» Assignment
The listing below should be written out again word for word, please.

» Recorded information
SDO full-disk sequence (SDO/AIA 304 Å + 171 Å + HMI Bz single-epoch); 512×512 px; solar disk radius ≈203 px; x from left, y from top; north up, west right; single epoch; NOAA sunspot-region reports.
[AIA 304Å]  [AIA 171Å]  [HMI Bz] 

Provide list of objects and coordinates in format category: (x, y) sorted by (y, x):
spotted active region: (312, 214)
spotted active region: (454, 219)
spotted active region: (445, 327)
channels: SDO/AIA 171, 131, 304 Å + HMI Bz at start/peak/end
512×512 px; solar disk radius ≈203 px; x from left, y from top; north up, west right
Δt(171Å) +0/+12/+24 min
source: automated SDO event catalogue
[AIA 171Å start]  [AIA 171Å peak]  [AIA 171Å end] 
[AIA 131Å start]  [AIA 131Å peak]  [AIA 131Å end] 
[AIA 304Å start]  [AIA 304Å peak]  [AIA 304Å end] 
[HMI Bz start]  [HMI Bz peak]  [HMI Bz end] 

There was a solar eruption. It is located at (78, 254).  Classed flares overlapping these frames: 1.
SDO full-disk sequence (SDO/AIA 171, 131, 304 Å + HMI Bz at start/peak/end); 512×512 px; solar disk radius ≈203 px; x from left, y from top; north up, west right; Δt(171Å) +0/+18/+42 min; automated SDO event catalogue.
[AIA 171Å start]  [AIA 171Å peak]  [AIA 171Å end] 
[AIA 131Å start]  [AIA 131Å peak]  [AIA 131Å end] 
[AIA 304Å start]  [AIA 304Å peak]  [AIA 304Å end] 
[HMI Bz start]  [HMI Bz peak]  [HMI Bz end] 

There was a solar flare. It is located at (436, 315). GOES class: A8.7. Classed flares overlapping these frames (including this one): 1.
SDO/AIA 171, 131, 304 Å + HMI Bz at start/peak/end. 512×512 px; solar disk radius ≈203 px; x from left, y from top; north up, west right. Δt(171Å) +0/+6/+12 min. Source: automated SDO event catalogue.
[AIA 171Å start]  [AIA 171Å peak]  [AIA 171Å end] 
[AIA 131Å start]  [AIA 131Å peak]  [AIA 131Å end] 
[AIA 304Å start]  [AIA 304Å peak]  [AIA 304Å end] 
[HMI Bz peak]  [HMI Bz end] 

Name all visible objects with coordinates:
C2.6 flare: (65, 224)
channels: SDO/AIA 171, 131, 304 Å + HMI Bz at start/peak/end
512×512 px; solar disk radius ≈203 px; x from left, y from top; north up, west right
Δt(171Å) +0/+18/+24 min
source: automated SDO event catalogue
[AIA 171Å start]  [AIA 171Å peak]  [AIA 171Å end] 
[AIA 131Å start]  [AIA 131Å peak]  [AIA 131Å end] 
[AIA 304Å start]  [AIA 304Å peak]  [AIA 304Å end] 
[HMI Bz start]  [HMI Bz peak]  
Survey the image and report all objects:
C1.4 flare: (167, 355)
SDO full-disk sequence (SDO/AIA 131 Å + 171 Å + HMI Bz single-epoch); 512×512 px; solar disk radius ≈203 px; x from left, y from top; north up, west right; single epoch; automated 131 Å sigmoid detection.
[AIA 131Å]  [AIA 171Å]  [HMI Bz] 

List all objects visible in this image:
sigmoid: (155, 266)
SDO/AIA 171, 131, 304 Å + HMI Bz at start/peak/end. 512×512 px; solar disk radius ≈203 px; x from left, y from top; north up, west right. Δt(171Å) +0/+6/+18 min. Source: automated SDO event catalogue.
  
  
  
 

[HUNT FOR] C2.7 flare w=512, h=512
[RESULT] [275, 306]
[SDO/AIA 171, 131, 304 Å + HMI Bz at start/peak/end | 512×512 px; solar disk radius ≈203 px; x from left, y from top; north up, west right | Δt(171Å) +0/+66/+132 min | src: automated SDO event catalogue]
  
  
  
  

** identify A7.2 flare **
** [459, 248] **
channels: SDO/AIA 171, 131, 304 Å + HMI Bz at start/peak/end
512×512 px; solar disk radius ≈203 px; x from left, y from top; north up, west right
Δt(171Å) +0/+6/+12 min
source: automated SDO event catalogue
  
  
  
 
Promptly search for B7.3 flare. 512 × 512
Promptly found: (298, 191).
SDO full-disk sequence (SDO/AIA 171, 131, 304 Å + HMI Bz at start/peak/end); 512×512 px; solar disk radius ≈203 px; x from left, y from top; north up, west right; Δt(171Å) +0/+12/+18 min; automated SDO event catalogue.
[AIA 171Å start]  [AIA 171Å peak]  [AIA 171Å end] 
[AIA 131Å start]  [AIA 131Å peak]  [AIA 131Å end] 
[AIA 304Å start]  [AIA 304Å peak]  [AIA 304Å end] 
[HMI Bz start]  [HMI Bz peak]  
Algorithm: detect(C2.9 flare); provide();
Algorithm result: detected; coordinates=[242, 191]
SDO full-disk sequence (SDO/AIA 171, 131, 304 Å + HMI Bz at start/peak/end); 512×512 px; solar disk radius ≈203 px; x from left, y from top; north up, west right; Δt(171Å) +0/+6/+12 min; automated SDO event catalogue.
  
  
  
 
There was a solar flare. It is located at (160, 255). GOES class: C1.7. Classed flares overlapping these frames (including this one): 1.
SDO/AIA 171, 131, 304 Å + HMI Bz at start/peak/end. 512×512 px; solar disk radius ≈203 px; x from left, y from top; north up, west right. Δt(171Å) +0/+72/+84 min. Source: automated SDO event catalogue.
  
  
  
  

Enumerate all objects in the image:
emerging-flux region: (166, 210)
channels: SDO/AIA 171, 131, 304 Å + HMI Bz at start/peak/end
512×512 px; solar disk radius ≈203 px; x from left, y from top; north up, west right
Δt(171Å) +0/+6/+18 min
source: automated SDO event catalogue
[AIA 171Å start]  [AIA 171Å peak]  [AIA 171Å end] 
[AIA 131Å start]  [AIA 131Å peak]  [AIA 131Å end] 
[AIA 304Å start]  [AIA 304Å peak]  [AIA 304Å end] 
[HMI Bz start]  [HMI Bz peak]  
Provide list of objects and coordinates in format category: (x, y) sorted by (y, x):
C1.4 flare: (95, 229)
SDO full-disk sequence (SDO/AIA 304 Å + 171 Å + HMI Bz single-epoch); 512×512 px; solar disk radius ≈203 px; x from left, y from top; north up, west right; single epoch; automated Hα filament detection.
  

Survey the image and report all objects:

» Output for this task
SDO full-disk sequence (SDO/AIA 304 Å + 171 Å + HMI Bz single-epoch); 512×512 px; solar disk radius ≈203 px; x from left, y from top; north up, west right; single epoch; NOAA sunspot-region reports.
[AIA 304Å]  [AIA 171Å]  [HMI Bz] 

Provide list of objects and coordinates in format category: (x, y) sorted by (y, x):
spotted active region: (312, 214)
spotted active region: (454, 219)
spotted active region: (445, 327)
channels: SDO/AIA 171, 131, 304 Å + HMI Bz at start/peak/end
512×512 px; solar disk radius ≈203 px; x from left, y from top; north up, west right
Δt(171Å) +0/+12/+24 min
source: automated SDO event catalogue
[AIA 171Å start]  [AIA 171Å peak]  [AIA 171Å end] 
[AIA 131Å start]  [AIA 131Å peak]  [AIA 131Å end] 
[AIA 304Å start]  [AIA 304Å peak]  [AIA 304Å end] 
[HMI Bz start]  [HMI Bz peak]  [HMI Bz end] 

There was a solar eruption. It is located at (78, 254).  Classed flares overlapping these frames: 1.
SDO full-disk sequence (SDO/AIA 171, 131, 304 Å + HMI Bz at start/peak/end); 512×512 px; solar disk radius ≈203 px; x from left, y from top; north up, west right; Δt(171Å) +0/+18/+42 min; automated SDO event catalogue.
[AIA 171Å start]  [AIA 171Å peak]  [AIA 171Å end] 
[AIA 131Å start]  [AIA 131Å peak]  [AIA 131Å end] 
[AIA 304Å start]  [AIA 304Å peak]  [AIA 304Å end] 
[HMI Bz start]  [HMI Bz peak]  [HMI Bz end] 

There was a solar flare. It is located at (436, 315). GOES class: A8.7. Classed flares overlapping these frames (including this one): 1.
SDO/AIA 171, 131, 304 Å + HMI Bz at start/peak/end. 512×512 px; solar disk radius ≈203 px; x from left, y from top; north up, west right. Δt(171Å) +0/+6/+12 min. Source: automated SDO event catalogue.
[AIA 171Å start]  [AIA 171Å peak]  [AIA 171Å end] 
[AIA 131Å start]  [AIA 131Å peak]  [AIA 131Å end] 
[AIA 304Å start]  [AIA 304Å peak]  [AIA 304Å end] 
[HMI Bz peak]  [HMI Bz end] 

Name all visible objects with coordinates:
C2.6 flare: (65, 224)
channels: SDO/AIA 171, 131, 304 Å + HMI Bz at start/peak/end
512×512 px; solar disk radius ≈203 px; x from left, y from top; north up, west right
Δt(171Å) +0/+18/+24 min
source: automated SDO event catalogue
[AIA 171Å start]  [AIA 171Å peak]  [AIA 171Å end] 
[AIA 131Å start]  [AIA 131Å peak]  [AIA 131Å end] 
[AIA 304Å start]  [AIA 304Å peak]  [AIA 304Å end] 
[HMI Bz start]  [HMI Bz peak]  
Survey the image and report all objects:
C1.4 flare: (167, 355)
SDO full-disk sequence (SDO/AIA 131 Å + 171 Å + HMI Bz single-epoch); 512×512 px; solar disk radius ≈203 px; x from left, y from top; north up, west right; single epoch; automated 131 Å sigmoid detection.
[AIA 131Å]  [AIA 171Å]  [HMI Bz] 

List all objects visible in this image:
sigmoid: (155, 266)
SDO/AIA 171, 131, 304 Å + HMI Bz at start/peak/end. 512×512 px; solar disk radius ≈203 px; x from left, y from top; north up, west right. Δt(171Å) +0/+6/+18 min. Source: automated SDO event catalogue.
  
  
  
 

[HUNT FOR] C2.7 flare w=512, h=512
[RESULT] [275, 306]
[SDO/AIA 171, 131, 304 Å + HMI Bz at start/peak/end | 512×512 px; solar disk radius ≈203 px; x from left, y from top; north up, west right | Δt(171Å) +0/+66/+132 min | src: automated SDO event catalogue]
  
  
  
  

** identify A7.2 flare **
** [459, 248] **
channels: SDO/AIA 171, 131, 304 Å + HMI Bz at start/peak/end
512×512 px; solar disk radius ≈203 px; x from left, y from top; north up, west right
Δt(171Å) +0/+6/+12 min
source: automated SDO event catalogue
  
  
  
 
Promptly search for B7.3 flare. 512 × 512
Promptly found: (298, 191).
SDO full-disk sequence (SDO/AIA 171, 131, 304 Å + HMI Bz at start/peak/end); 512×512 px; solar disk radius ≈203 px; x from left, y from top; north up, west right; Δt(171Å) +0/+12/+18 min; automated SDO event catalogue.
[AIA 171Å start]  [AIA 171Å peak]  [AIA 171Å end] 
[AIA 131Å start]  [AIA 131Å peak]  [AIA 131Å end] 
[AIA 304Å start]  [AIA 304Å peak]  [AIA 304Å end] 
[HMI Bz start]  [HMI Bz peak]  
Algorithm: detect(C2.9 flare); provide();
Algorithm result: detected; coordinates=[242, 191]
SDO full-disk sequence (SDO/AIA 171, 131, 304 Å + HMI Bz at start/peak/end); 512×512 px; solar disk radius ≈203 px; x from left, y from top; north up, west right; Δt(171Å) +0/+6/+12 min; automated SDO event catalogue.
  
  
  
 
There was a solar flare. It is located at (160, 255). GOES class: C1.7. Classed flares overlapping these frames (including this one): 1.
SDO/AIA 171, 131, 304 Å + HMI Bz at start/peak/end. 512×512 px; solar disk radius ≈203 px; x from left, y from top; north up, west right. Δt(171Å) +0/+72/+84 min. Source: automated SDO event catalogue.
  
  
  
  

Enumerate all objects in the image:
emerging-flux region: (166, 210)
channels: SDO/AIA 171, 131, 304 Å + HMI Bz at start/peak/end
512×512 px; solar disk radius ≈203 px; x from left, y from top; north up, west right
Δt(171Å) +0/+6/+18 min
source: automated SDO event catalogue
[AIA 171Å start]  [AIA 171Å peak]  [AIA 171Å end] 
[AIA 131Å start]  [AIA 131Å peak]  [AIA 131Å end] 
[AIA 304Å start]  [AIA 304Å peak]  [AIA 304Å end] 
[HMI Bz start]  [HMI Bz peak]  
Provide list of objects and coordinates in format category: (x, y) sorted by (y, x):
C1.4 flare: (95, 229)
SDO full-disk sequence (SDO/AIA 304 Å + 171 Å + HMI Bz single-epoch); 512×512 px; solar disk radius ≈203 px; x from left, y from top; north up, west right; single epoch; automated Hα filament detection.
  

Survey the image and report all objects:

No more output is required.